A apelante suscitou nas suas alegações a questão da ilegalidade da alteração da causa de pedir, nomeadamente porque, terminados os articulados, a recorrida veio alegar que, após a devolução da escultura, devolveu a quantia pecuniária ao seu cliente e juntou aos autos a referida nota de crédito emitida em 02.02.2023 no valor de € 12.360,00 bem como o comprovativo da transferência desse montante a favor do comprador BB. Trata-se, no entender da recorrente, de factos novos que consubstanciam uma alteração da causa de pedir - cfr. conclusões 7 a 9.
Não se acompanha a argumentação da apelante quanto a esta questão, pela simples razão de que a autora não requereu a alteração da causa de pedir. O que sucedeu foi que, como relatado supra em 1.4., a autora veio aos autos e, a pretexto da apresentação de documentos, disse que: “de forma a tornar evidente que a Autora após a devolução da escultura, “La Fusée Lunaire”, devolveu a quantia pecuniária ao seu cliente, e aproveitando para melhor ilustrar os danos sofridos pela escultura bem como pela caixa que a acondicionava, requerer-se, mui respeitosamente, nos termos do disposto no artigo 423 n.º 3 do CPC a junção aos presentes autos dos seguintes documentos (…)”.
Mas, como é evidente, o requerimento em causa não se limitou a juntar quaisquer documentos e a justificar a sua pertinência, nomeadamente a indicar qual era o facto anteriormente alegado e sobre o qual se pretendia fazer prova ou contraprova, apesar de invocar que era para “melhor ilustrar os danos sofridos pela escultura”. A autora viu necessidade de introduzir algo de novo e que não tinha referido na petição inicial ou quando respondeu às excepções das contestações: devolveu uma quantia pecuniária (i. é o preço da venda que relatara na p.i.) ao seu cliente.
Relativamente à ré seguradora, a causa que a autora invoca para a respectiva demanda centra-se na celebração do contrato de seguro que cobre os riscos do transporte e na verificação de um sinistro. A questão da venda do objecto transportado para a Suíça, pelo preço de € 12.360, é referenciada como sendo um dano na esfera da autora, designadamente porque o cliente reclamou e a mesma explicitamente alegou que “os danos sofridos e aqui reclamados pela autora” tem de ser pagos pela segunda ré – cfr. art.º 32.º, da douta petição inicial.
A questão da propriedade do bem pode ser relevante para a solução jurídica do caso, mas não é o fundamento da acção.

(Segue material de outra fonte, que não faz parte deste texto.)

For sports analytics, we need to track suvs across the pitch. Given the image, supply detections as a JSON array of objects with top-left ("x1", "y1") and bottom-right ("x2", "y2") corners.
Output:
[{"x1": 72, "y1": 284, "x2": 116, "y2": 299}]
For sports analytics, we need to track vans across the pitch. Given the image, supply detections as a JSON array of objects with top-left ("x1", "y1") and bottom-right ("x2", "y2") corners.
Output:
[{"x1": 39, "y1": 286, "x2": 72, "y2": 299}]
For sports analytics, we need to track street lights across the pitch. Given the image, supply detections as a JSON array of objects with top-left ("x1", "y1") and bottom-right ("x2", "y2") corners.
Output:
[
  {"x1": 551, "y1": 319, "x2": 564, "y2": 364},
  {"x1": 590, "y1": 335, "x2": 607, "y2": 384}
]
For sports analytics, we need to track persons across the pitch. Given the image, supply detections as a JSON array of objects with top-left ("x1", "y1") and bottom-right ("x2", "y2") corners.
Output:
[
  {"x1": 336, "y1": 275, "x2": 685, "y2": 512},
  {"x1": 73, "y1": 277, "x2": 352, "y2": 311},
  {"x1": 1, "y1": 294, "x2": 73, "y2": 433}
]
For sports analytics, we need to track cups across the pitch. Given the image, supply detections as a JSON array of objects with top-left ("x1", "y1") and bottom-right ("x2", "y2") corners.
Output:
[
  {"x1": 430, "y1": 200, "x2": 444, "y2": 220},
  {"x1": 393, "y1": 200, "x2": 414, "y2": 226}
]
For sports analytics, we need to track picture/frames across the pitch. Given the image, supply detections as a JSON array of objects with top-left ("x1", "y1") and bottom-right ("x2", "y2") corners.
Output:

São questões bem diferentes saber:
1.º Se se verificou um sinistro e se a ré seguradora é responsável pela sua reparação; e,
2.º Qual é a medida dessa reparação, nomeadamente se inclui o valor da coisa transportada.
A autora nada alegou expressamente na petição inicial sobre a restituição do preço acordado para a venda, embora resulte implicitamente da petição inicial que a venda se gorou, em face da reclamação apresentada pelo cliente ao receber a coisa com extensos danos. As rés também não vieram excepcionar a ineptidão da petição inicial por não ter sido esclarecido o destino da coisa, nomeadamente quem sofreu o dano. Nem essa omissão poderia gerar a ineptidão da petição, mas – quando muito – poderia apenas ditar a parcial improcedência do pedido.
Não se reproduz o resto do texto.